+++ Daten der Übung

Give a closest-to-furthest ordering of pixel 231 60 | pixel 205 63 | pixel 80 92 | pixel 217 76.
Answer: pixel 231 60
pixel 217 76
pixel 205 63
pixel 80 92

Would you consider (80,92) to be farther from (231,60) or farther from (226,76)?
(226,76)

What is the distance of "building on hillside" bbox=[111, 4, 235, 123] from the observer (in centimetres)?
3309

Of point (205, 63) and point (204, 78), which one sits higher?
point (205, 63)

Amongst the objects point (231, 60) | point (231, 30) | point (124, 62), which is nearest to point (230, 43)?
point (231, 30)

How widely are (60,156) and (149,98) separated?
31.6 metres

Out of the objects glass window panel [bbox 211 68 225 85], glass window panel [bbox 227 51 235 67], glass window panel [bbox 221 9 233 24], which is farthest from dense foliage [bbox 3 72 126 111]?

++++++

Ziel der Übung: Schreiben Sie die obigen Daten vollständig und Zeile für Zeile unverändert ab.

Antwort:
Give a closest-to-furthest ordering of pixel 231 60 | pixel 205 63 | pixel 80 92 | pixel 217 76.
Answer: pixel 231 60
pixel 217 76
pixel 205 63
pixel 80 92

Would you consider (80,92) to be farther from (231,60) or farther from (226,76)?
(226,76)

What is the distance of "building on hillside" bbox=[111, 4, 235, 123] from the observer (in centimetres)?
3309

Of point (205, 63) and point (204, 78), which one sits higher?
point (205, 63)

Amongst the objects point (231, 60) | point (231, 30) | point (124, 62), which is nearest to point (230, 43)?
point (231, 30)

How widely are (60,156) and (149,98) separated?
31.6 metres

Out of the objects glass window panel [bbox 211 68 225 85], glass window panel [bbox 227 51 235 67], glass window panel [bbox 221 9 233 24], which is farthest from dense foliage [bbox 3 72 126 111]?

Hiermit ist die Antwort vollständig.